Seventh Circuit Weighs in on Offers of Judgment
In this space, we concentrate on class action decisions in the Carolinas, as well as Fourth Circuit and United States Supreme Court precedent. Occasionally, though, we venture beyond these jurisdictions to highlight issues of particular note, including those where courts are divided. We’ve previously reported here how offers of judgment interact with mootness. In Campbell-Ewald Co. v. Gomez, the United States Supreme Court held that an unaccepted settlement offer, even if it offers all relief sought in the case, does not render a case moot when the affected party seeks relief on behalf of a class. Last Friday, the Seventh Circuit considered a question not resolved by Gomez: What happens when the named representative accepts a Rule 68 offer of judgment? Can he still appeal the denial of class certification? Like the question of appellate standing upon which the Supreme Court accepted certiorari in Microsoft, the answer is significant.

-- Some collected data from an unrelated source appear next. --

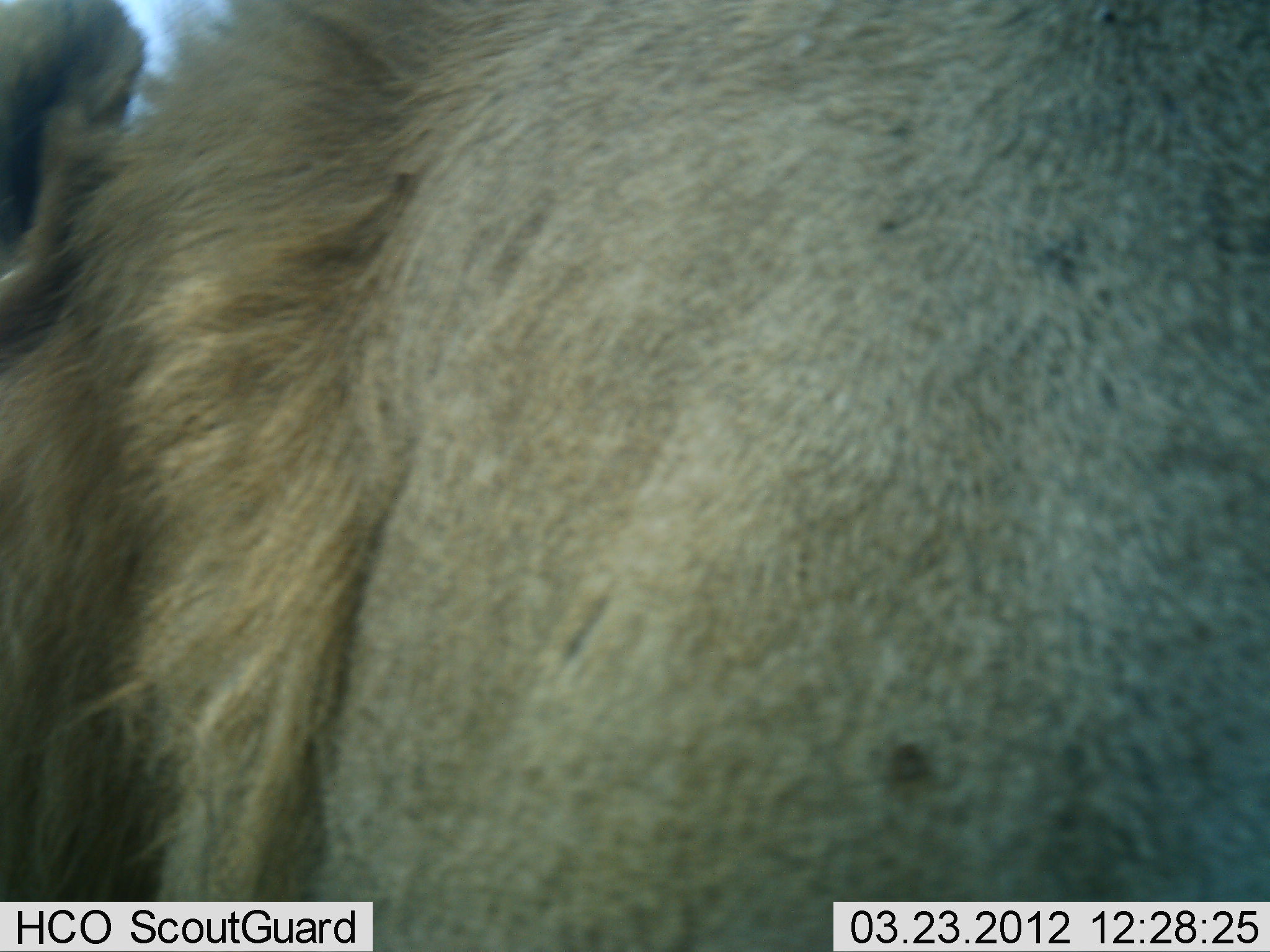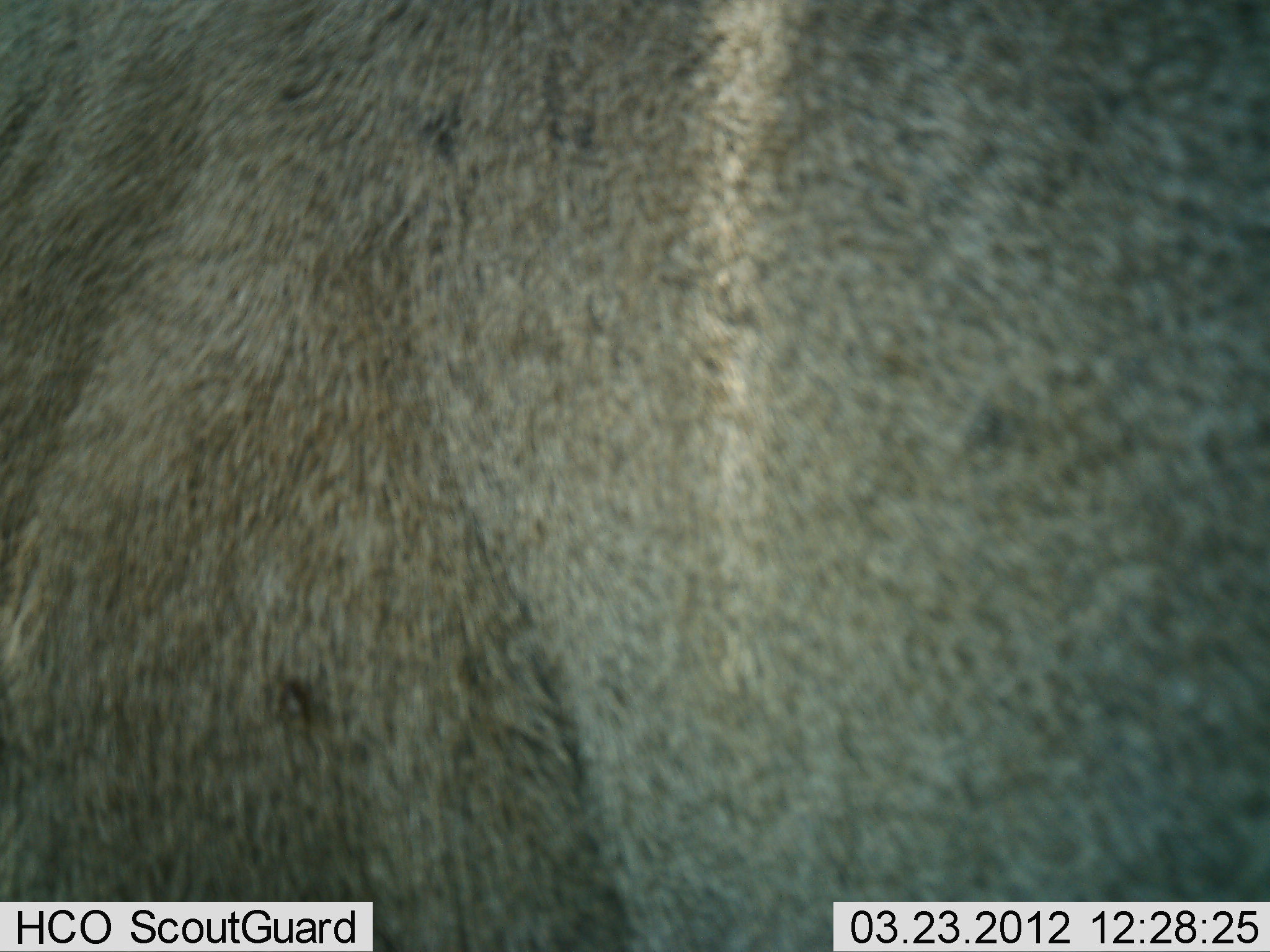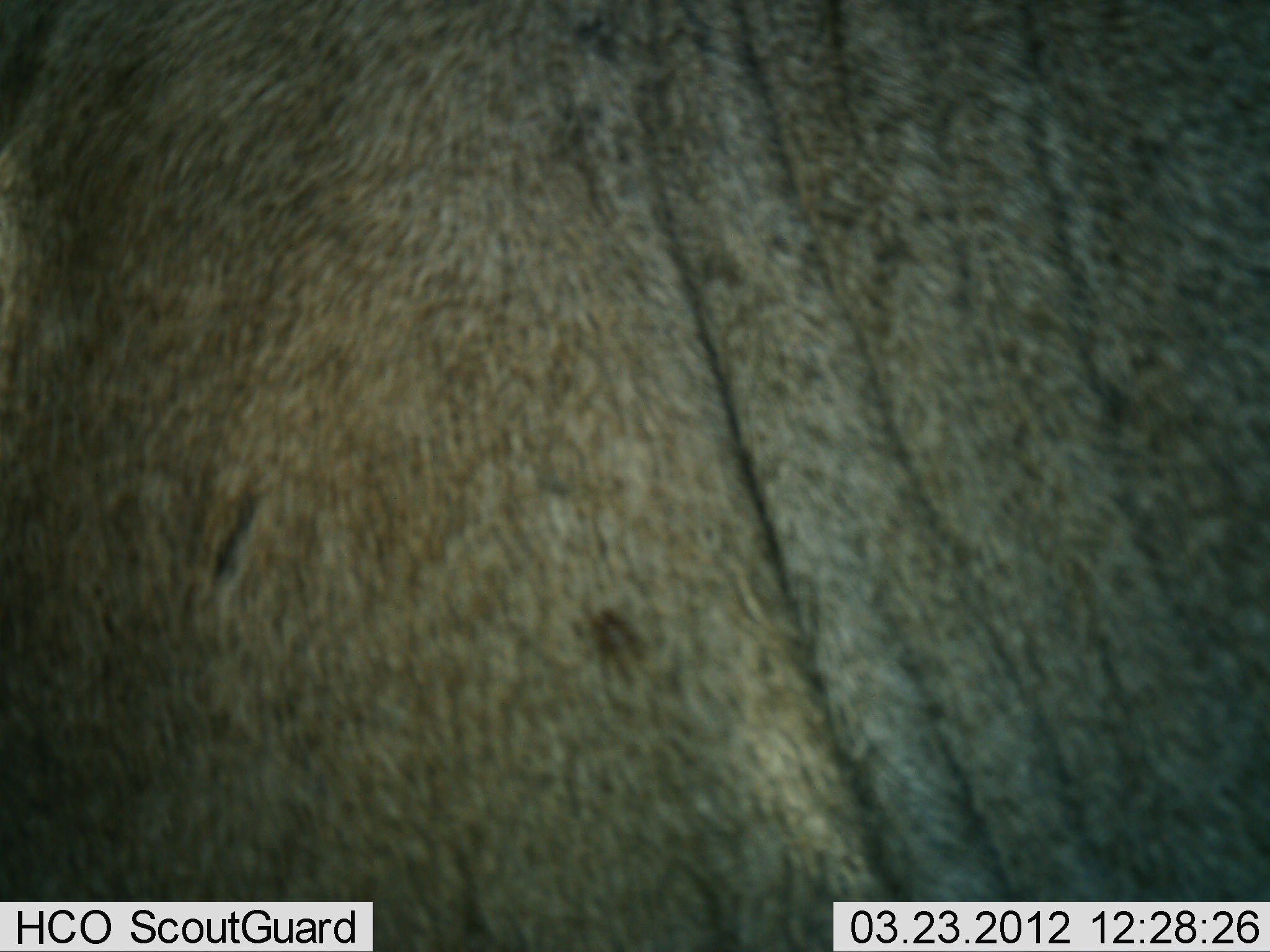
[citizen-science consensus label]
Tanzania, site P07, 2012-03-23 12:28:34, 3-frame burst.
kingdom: Animalia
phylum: Chordata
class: Mammalia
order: Artiodactyla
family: Bovidae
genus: Connochaetes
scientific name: Connochaetes taurinus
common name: blue wildebeest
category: wildebeest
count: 1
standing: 89%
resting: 0%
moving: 11%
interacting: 0%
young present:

In Wright v. Calumet City, Illinois, No. 14-cv-10351 (7th Cir. Feb. 17, 2017), the Seventh Circuit acknowledged a split of authority on this question: “Where the Rule 68 offer is accepted but by its terms exempts the class certification issue, courts are divided as to whether the plaintiff retains a concrete interest sufficient to meet the case or controversy requirement of Article III.” The Seventh Circuit noted that Wright’s claim to standing was particularly strained because he accepted the Rule 68 offer without reservation, and he preserved no interest in receiving an incentive award. Wright argued that he had a sufficient interest in the case because his offer of judgment did not include attorney’s fees for the class claim (as opposed to his individual claim), but – as the Seventh Circuit observed – Lewis v. Continental Bank Corp., 494 U.S. 472, 480 (1990) holds that “an interest in attorneys’ fees is, of course, insufficient to create an Article III case or controversy where none exists.” The court noted that there is some tension between Lewis and Deposit Guaranty National Bank v. Roper, 445 U.S. 326 (1980), in which the Supreme Court allowed plaintiffs, whose individual claims had been satisfied, to appeal the denial of class certification based on their asserted interest in shifting attorney’s fees to the class members. But the court distinguished Wright’s case from Roper on the ground that Wright had accepted the Rule 68 offer “as satisfaction of all of the relief that he sought in the district court.” In Roper, by contrast, the district court entered judgment for the plaintiffs in the amount tendered by the defendant, even though the plaintiffs had refused that offer. Thus, even under Roper, Wright’s claims are moot.